How do I do it? I’d like to say the answer is simple, but it really isn’t.   I watch, observe, and learn. I watch and observe how my body reacts to different foods, by testing my blood sugar frequently and with the use of continuous glucose monitoring (CGM) technology.

What I've learned:
  • I've learned with the help of my MiniMed530G with Enlite (insulin pump and continuous glucose monitor) that bolusing at least 20 minutes before a meal with carbs helps. A lot. 
  • I've learned that when my blood sugar is over 160, it often takes a bit more time for my insulin to start working.  
  • I’ve learned how helpful the dual wave bolus feature on my insulin pump can be:
    • The dual wave bolus allows you to split the total amount of insulin delivering some as soon as you start it, and the rest at a time frame you've set.
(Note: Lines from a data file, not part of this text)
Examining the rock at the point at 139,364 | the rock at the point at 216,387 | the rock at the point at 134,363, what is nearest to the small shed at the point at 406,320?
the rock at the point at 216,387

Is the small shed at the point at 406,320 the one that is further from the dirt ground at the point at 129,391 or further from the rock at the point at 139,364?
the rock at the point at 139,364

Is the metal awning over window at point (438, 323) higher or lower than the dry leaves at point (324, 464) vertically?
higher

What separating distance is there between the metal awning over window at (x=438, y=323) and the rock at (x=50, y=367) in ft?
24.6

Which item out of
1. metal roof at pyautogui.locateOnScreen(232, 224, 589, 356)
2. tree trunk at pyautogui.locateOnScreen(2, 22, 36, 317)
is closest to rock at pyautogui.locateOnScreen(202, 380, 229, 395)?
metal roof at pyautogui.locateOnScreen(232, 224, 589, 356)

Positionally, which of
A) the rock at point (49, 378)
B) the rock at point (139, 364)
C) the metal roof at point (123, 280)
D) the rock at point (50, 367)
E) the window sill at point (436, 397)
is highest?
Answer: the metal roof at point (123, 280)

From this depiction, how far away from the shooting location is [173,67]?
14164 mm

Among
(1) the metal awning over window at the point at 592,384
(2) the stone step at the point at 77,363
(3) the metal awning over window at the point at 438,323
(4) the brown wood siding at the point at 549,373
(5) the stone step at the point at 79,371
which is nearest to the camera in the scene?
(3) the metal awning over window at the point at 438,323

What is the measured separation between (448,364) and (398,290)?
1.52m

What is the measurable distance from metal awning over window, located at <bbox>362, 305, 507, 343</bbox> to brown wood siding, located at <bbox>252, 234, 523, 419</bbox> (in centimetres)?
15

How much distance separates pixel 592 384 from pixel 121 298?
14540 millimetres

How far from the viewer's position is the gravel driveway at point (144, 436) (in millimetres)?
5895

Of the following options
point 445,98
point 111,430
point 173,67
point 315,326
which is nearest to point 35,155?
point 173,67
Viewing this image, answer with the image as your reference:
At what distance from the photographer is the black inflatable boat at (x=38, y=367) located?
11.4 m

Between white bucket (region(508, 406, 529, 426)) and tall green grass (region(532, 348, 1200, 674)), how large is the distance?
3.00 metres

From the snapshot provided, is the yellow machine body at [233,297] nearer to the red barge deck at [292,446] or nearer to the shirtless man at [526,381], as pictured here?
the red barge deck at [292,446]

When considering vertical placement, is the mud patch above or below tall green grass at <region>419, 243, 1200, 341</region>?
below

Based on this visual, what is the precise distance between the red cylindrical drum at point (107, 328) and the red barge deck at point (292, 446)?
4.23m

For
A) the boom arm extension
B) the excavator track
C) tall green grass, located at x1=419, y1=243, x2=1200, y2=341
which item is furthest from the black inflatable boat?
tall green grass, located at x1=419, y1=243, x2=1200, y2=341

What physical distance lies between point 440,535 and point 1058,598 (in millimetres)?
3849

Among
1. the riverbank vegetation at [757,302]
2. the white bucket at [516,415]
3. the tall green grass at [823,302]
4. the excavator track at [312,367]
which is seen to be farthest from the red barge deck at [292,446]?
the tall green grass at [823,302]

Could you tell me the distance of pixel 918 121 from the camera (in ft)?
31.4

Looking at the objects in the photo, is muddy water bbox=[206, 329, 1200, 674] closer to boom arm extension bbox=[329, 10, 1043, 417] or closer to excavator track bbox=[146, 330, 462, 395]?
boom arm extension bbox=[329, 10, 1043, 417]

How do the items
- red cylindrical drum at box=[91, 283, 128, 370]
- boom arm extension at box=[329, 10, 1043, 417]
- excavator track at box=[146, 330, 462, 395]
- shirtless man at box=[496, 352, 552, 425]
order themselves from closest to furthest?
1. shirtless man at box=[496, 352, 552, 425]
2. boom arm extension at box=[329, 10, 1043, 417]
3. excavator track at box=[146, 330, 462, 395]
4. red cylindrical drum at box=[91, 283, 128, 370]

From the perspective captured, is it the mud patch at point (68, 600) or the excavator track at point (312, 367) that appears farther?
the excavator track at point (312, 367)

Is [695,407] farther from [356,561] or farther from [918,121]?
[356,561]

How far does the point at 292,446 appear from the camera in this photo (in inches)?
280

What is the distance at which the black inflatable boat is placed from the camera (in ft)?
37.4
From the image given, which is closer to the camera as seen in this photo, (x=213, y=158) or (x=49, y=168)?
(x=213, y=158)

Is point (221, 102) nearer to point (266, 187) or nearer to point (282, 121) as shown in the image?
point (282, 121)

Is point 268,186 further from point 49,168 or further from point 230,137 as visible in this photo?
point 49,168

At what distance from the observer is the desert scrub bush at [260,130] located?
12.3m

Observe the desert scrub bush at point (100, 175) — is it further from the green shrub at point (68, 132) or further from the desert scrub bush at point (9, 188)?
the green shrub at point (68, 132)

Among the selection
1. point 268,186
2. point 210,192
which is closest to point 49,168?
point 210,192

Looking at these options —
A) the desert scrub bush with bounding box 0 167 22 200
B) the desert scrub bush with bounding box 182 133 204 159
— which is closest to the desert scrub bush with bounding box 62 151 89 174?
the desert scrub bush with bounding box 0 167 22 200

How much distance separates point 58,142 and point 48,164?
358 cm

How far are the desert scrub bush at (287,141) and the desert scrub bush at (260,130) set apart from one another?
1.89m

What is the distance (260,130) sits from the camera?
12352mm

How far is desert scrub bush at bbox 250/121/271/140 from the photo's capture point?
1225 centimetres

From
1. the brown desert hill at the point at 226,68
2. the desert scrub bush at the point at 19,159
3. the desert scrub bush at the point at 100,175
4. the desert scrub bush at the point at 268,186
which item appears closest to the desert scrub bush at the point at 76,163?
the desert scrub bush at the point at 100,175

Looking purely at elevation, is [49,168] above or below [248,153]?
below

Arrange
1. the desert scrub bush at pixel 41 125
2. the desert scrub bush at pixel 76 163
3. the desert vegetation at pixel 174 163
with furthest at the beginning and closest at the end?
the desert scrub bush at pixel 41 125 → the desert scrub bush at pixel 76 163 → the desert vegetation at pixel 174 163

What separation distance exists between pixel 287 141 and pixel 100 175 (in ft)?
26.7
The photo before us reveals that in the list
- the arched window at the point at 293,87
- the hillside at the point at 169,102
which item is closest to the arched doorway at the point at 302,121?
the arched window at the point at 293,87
How much you do, and how long you set the dual wave basal is trial and error. I started with 50% up front, then 50% an hour later then tweaked it from there.  
  • I've learned to pay attention to portion size also plays into this, as well as reading labels.  I've learned that by paying attention to these portion size (and ingredients) when at home in a controlled setting it's a good starting point when I'm out.
It takes time and practice and isn’t an exact science but it is possible.
  • If you don’t have a CGM, it might mean more finger sticks than without CGM but it is possible.
  • If you aren't on an insulin pump, or your's doesn't have a dual wave bolus option you can still do this manually - perhaps with the help of a timer so you don't forget to do the second bolus.
As always, before starting anything new you may want to check in with your health care team to determine what is the best approach for you.

Bon appetite!



This picture is my blood sugar reading 2 hours after Chinese food for dinner.